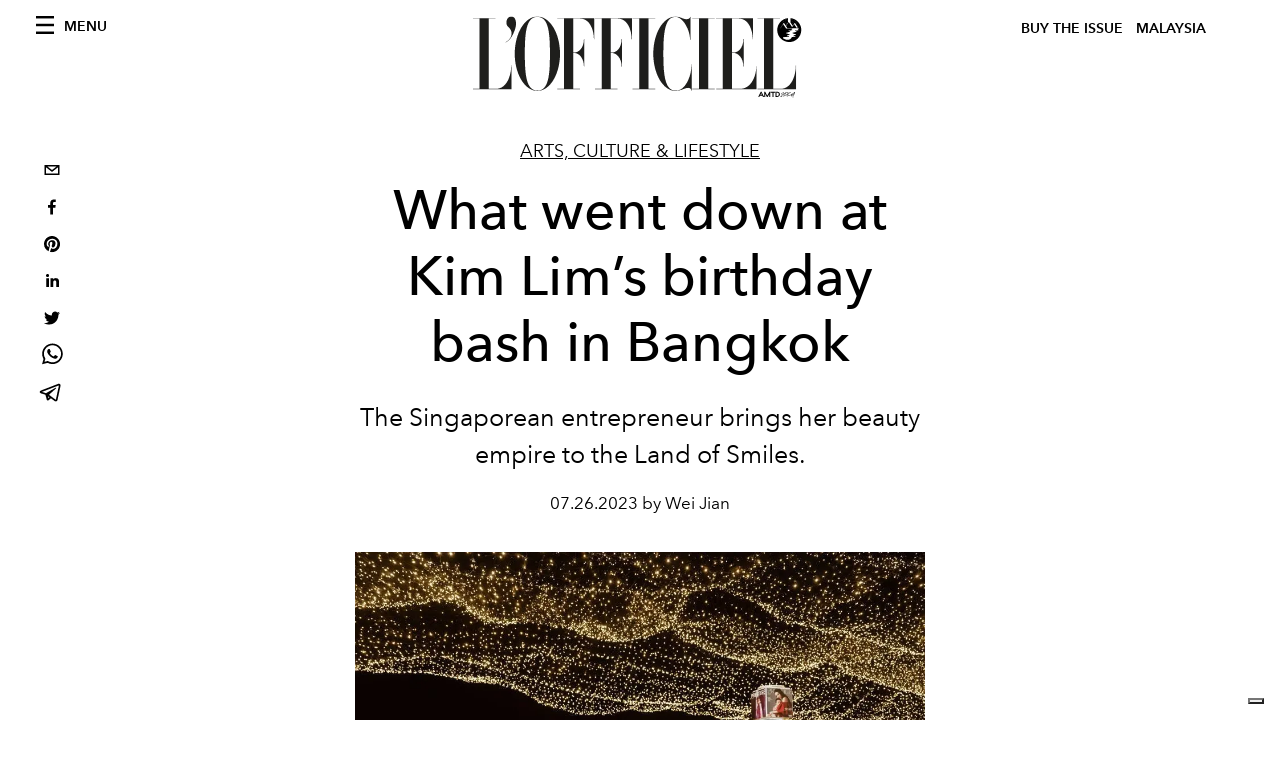

--- FILE ---
content_type: text/html; charset=utf-8
request_url: https://www.google.com/recaptcha/api2/aframe
body_size: 266
content:
<!DOCTYPE HTML><html><head><meta http-equiv="content-type" content="text/html; charset=UTF-8"></head><body><script nonce="jpAN4i4dY2Ftk1b_RQN2rQ">/** Anti-fraud and anti-abuse applications only. See google.com/recaptcha */ try{var clients={'sodar':'https://pagead2.googlesyndication.com/pagead/sodar?'};window.addEventListener("message",function(a){try{if(a.source===window.parent){var b=JSON.parse(a.data);var c=clients[b['id']];if(c){var d=document.createElement('img');d.src=c+b['params']+'&rc='+(localStorage.getItem("rc::a")?sessionStorage.getItem("rc::b"):"");window.document.body.appendChild(d);sessionStorage.setItem("rc::e",parseInt(sessionStorage.getItem("rc::e")||0)+1);localStorage.setItem("rc::h",'1768919979127');}}}catch(b){}});window.parent.postMessage("_grecaptcha_ready", "*");}catch(b){}</script></body></html>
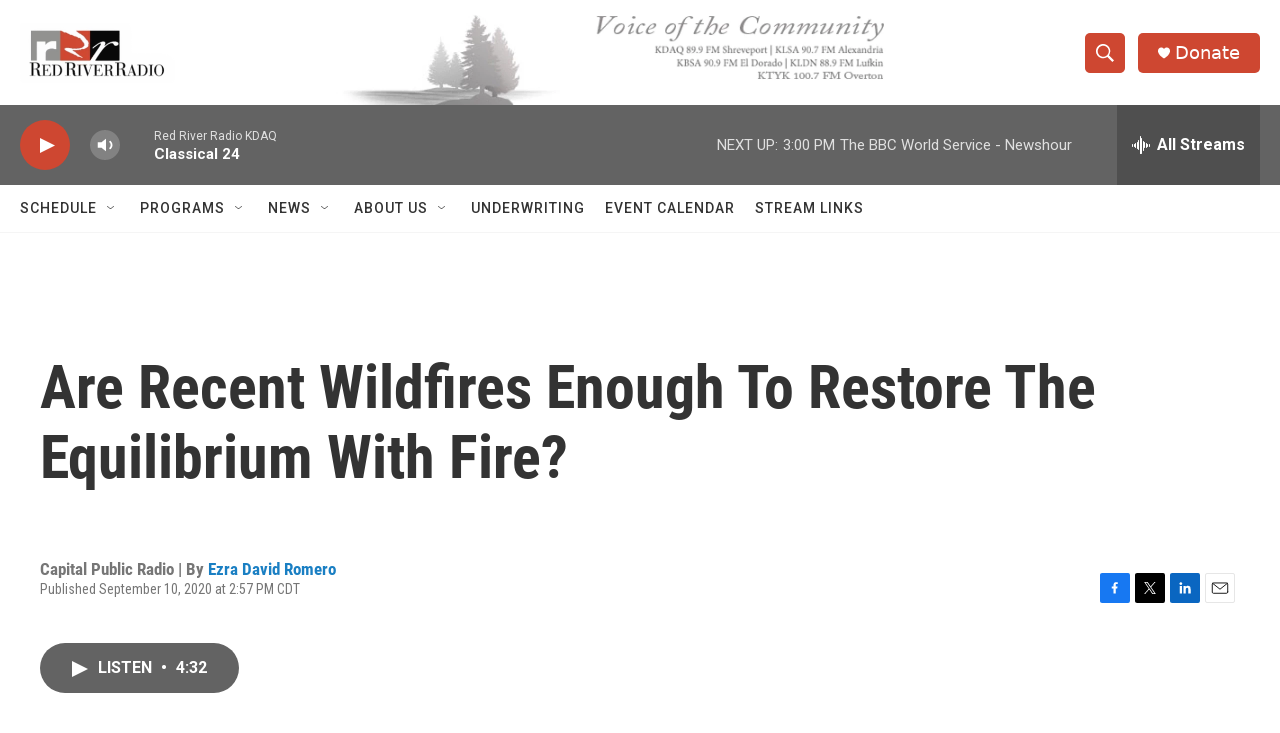

--- FILE ---
content_type: text/html; charset=utf-8
request_url: https://www.google.com/recaptcha/api2/aframe
body_size: 265
content:
<!DOCTYPE HTML><html><head><meta http-equiv="content-type" content="text/html; charset=UTF-8"></head><body><script nonce="uuTfpHLQ-4AQ2ScvFcmp2g">/** Anti-fraud and anti-abuse applications only. See google.com/recaptcha */ try{var clients={'sodar':'https://pagead2.googlesyndication.com/pagead/sodar?'};window.addEventListener("message",function(a){try{if(a.source===window.parent){var b=JSON.parse(a.data);var c=clients[b['id']];if(c){var d=document.createElement('img');d.src=c+b['params']+'&rc='+(localStorage.getItem("rc::a")?sessionStorage.getItem("rc::b"):"");window.document.body.appendChild(d);sessionStorage.setItem("rc::e",parseInt(sessionStorage.getItem("rc::e")||0)+1);localStorage.setItem("rc::h",'1769545173129');}}}catch(b){}});window.parent.postMessage("_grecaptcha_ready", "*");}catch(b){}</script></body></html>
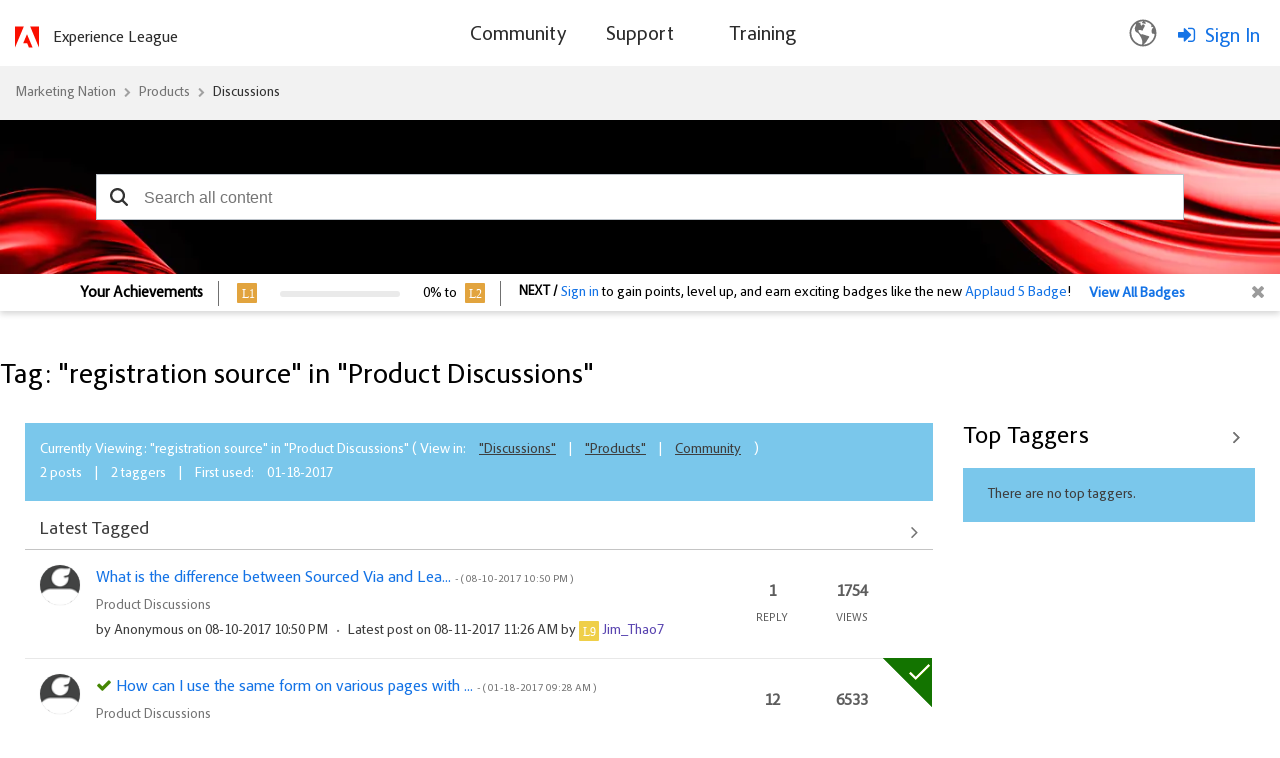

--- FILE ---
content_type: image/svg+xml
request_url: https://nation.marketo.com/html/@7C3716A7237D68AF0F390D997429107E/rank_icons/Level9.svg
body_size: 216
content:
<svg xmlns="http://www.w3.org/2000/svg" width="20" height="20" viewBox="0 0 20 20">
  <g id="Group_158716" data-name="Group 158716" transform="translate(-74 -95)">
    <g id="Component_30_1" data-name="Component 30 – 1" transform="translate(74 95)">
      <rect id="Rectangle_174209" data-name="Rectangle 174209" width="20" height="20" rx="1" fill="#efcf49"/>
      <text id="L9" transform="translate(10 14.5)" fill="#fff" font-size="12" font-family="AdobeClean-Medium, Adobe Clean" font-weight="500" letter-spacing="-0.016em"><tspan x="-6.006" y="0">L9</tspan></text>
    </g>
  </g>
</svg>
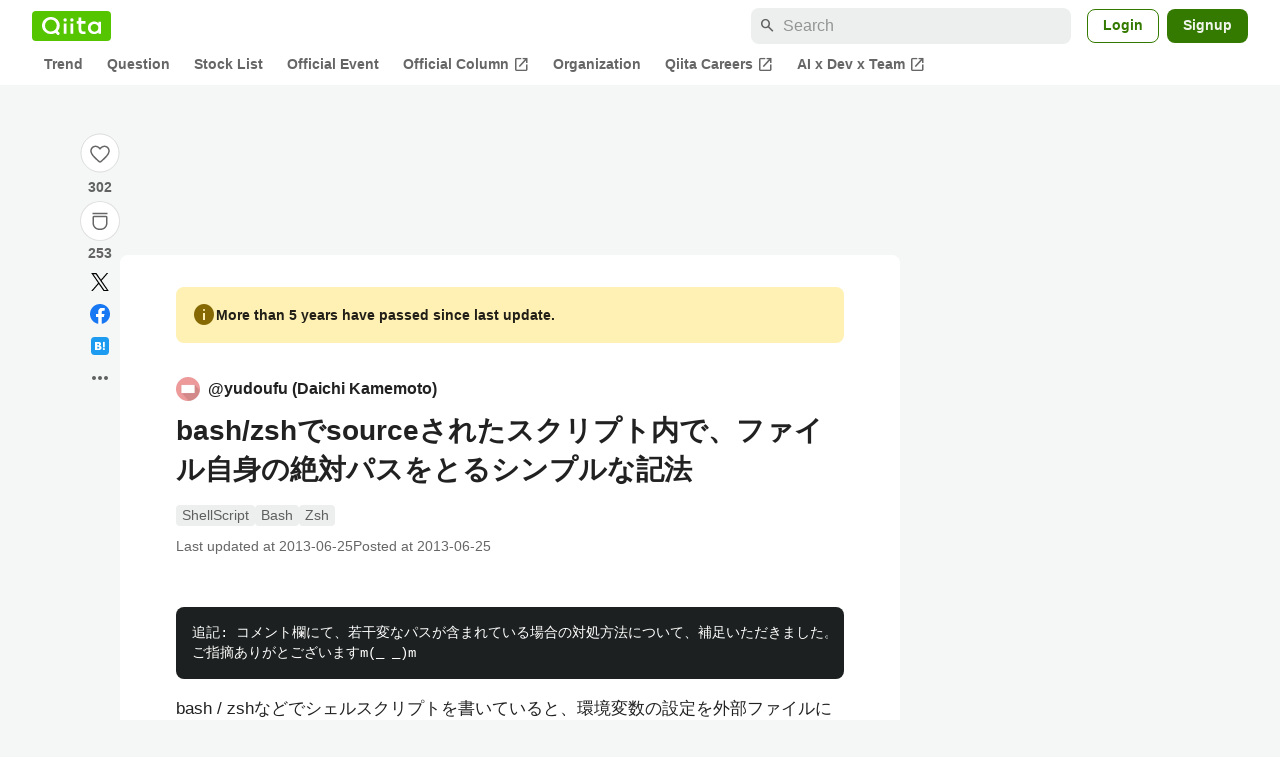

--- FILE ---
content_type: application/javascript; charset=utf-8
request_url: https://fundingchoicesmessages.google.com/f/AGSKWxVIhzOsm5zrg9haUDovUg6pKLdhihP7JMhIgaHDLVTdWFDSvh0yZn_EvSrZLx0lZL2GZgI8JXWRDrEIgf_PRxDIe0Is7DHMVBJPcy719vInPG5Z--ONc2Yu7kadF-TPNOLCY4EopjeC0nroX4kSLGpxB5nWDC2GQ4uZn1aTROCdL_UNFvG2bFmyVtQr/_/contentAd.-ads-530x85./ad_mobile./banner-ad./adhood.
body_size: -1289
content:
window['7edb0cf4-9b3e-4d8a-b3df-a58acf794fb7'] = true;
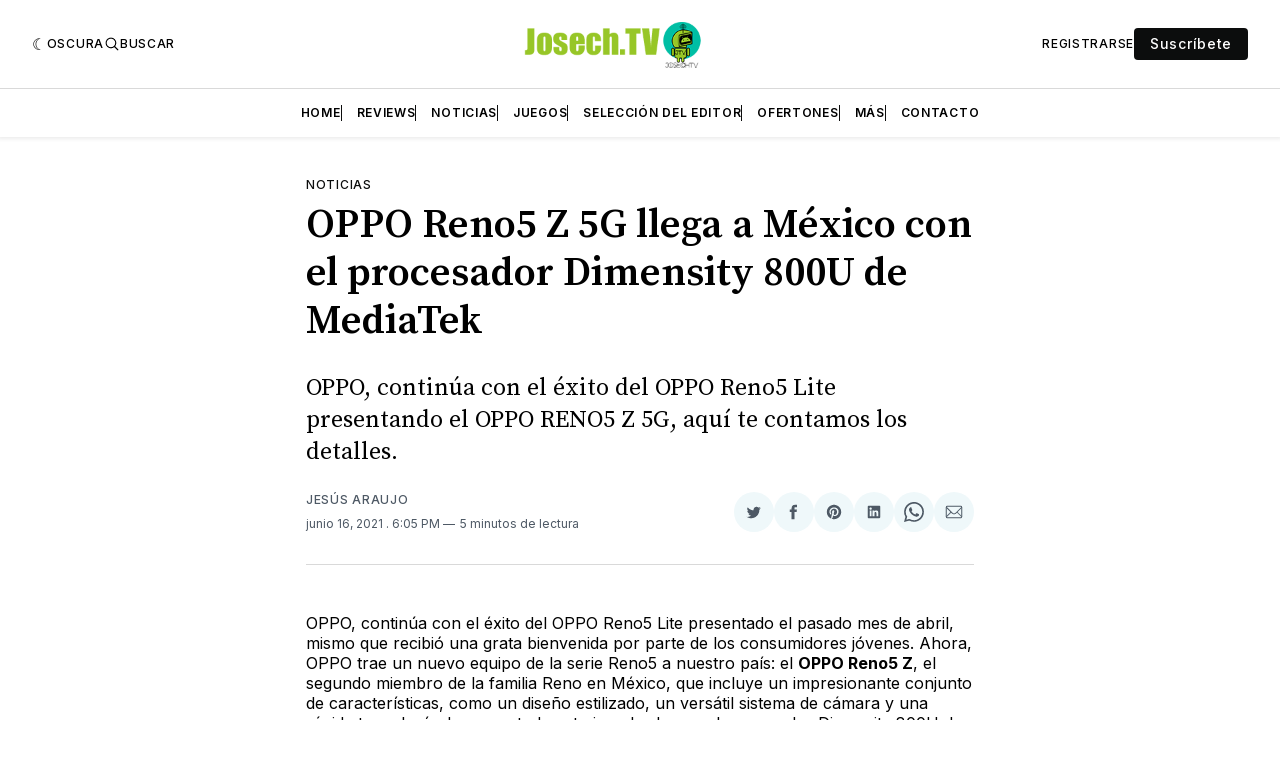

--- FILE ---
content_type: text/html; charset=utf-8
request_url: https://www.google.com/recaptcha/api2/aframe
body_size: 269
content:
<!DOCTYPE HTML><html><head><meta http-equiv="content-type" content="text/html; charset=UTF-8"></head><body><script nonce="j5RVksgvTwEZWECghllK9w">/** Anti-fraud and anti-abuse applications only. See google.com/recaptcha */ try{var clients={'sodar':'https://pagead2.googlesyndication.com/pagead/sodar?'};window.addEventListener("message",function(a){try{if(a.source===window.parent){var b=JSON.parse(a.data);var c=clients[b['id']];if(c){var d=document.createElement('img');d.src=c+b['params']+'&rc='+(localStorage.getItem("rc::a")?sessionStorage.getItem("rc::b"):"");window.document.body.appendChild(d);sessionStorage.setItem("rc::e",parseInt(sessionStorage.getItem("rc::e")||0)+1);localStorage.setItem("rc::h",'1769831476751');}}}catch(b){}});window.parent.postMessage("_grecaptcha_ready", "*");}catch(b){}</script></body></html>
# # # # # # #
What you should do - Filter on the word "name": copy each matching line from the entries above.

Written solution -
  <g id="Group_158716" data-name="Group 158716" transform="translate(-74 -95)">
    <g id="Component_30_1" data-name="Component 30 – 1" transform="translate(74 95)">
      <rect id="Rectangle_174209" data-name="Rectangle 174209" width="20" height="20" rx="1" fill="#efcf49"/>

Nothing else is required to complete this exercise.